# Records for processing

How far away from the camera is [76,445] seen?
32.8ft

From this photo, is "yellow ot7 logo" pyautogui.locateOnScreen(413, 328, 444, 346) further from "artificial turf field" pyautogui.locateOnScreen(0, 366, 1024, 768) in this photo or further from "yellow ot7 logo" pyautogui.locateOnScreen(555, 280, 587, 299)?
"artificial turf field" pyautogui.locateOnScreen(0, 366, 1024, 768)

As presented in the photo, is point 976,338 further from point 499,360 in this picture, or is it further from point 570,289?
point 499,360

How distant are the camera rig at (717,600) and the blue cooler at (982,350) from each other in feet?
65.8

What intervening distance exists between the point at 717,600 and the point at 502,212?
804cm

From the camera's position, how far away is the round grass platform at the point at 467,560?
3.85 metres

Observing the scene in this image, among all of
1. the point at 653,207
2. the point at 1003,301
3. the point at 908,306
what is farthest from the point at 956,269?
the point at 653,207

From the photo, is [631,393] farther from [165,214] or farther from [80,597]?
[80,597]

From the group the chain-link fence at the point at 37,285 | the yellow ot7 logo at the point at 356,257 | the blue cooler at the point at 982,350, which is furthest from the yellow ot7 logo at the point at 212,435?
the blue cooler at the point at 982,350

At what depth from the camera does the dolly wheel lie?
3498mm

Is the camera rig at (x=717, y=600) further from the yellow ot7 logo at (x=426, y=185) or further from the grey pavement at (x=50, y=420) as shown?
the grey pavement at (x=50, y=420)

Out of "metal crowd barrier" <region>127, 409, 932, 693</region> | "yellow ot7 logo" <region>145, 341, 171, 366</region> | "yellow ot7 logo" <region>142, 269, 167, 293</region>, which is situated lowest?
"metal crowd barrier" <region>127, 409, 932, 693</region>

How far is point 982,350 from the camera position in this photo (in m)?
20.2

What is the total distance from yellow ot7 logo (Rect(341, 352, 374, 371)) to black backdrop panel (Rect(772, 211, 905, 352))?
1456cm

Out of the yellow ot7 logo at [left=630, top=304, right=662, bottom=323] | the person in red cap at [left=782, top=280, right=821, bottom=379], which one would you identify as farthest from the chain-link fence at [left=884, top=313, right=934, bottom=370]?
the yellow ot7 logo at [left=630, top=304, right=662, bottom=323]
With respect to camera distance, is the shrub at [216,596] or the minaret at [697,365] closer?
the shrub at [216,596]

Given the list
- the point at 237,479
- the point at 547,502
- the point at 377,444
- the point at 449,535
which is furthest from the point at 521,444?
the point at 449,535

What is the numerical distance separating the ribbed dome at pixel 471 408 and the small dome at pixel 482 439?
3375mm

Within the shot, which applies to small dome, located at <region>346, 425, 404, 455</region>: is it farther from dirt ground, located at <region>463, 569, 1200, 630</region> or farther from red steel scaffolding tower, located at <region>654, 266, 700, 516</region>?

# Your instructions
Rewrite the stretch from the line containing "What is the total" through the end of the entries, putting "little dome" wherever "small dome" appears and changing nothing else.

# Exercise solution
What is the total distance from yellow ot7 logo (Rect(341, 352, 374, 371)) to black backdrop panel (Rect(772, 211, 905, 352))?
1456cm

Out of the yellow ot7 logo at [left=630, top=304, right=662, bottom=323] | the person in red cap at [left=782, top=280, right=821, bottom=379], which one would you identify as farthest from the chain-link fence at [left=884, top=313, right=934, bottom=370]?
the yellow ot7 logo at [left=630, top=304, right=662, bottom=323]
With respect to camera distance, is the shrub at [216,596] or the minaret at [697,365] closer?
the shrub at [216,596]

Given the list
- the point at 237,479
- the point at 547,502
- the point at 377,444
- the point at 449,535
which is furthest from the point at 521,444?
the point at 449,535

What is the numerical distance separating the ribbed dome at pixel 471 408 and the little dome at pixel 482 439?
3375mm

Within the shot, which applies to little dome, located at <region>346, 425, 404, 455</region>: is it farther from dirt ground, located at <region>463, 569, 1200, 630</region> or farther from red steel scaffolding tower, located at <region>654, 266, 700, 516</region>?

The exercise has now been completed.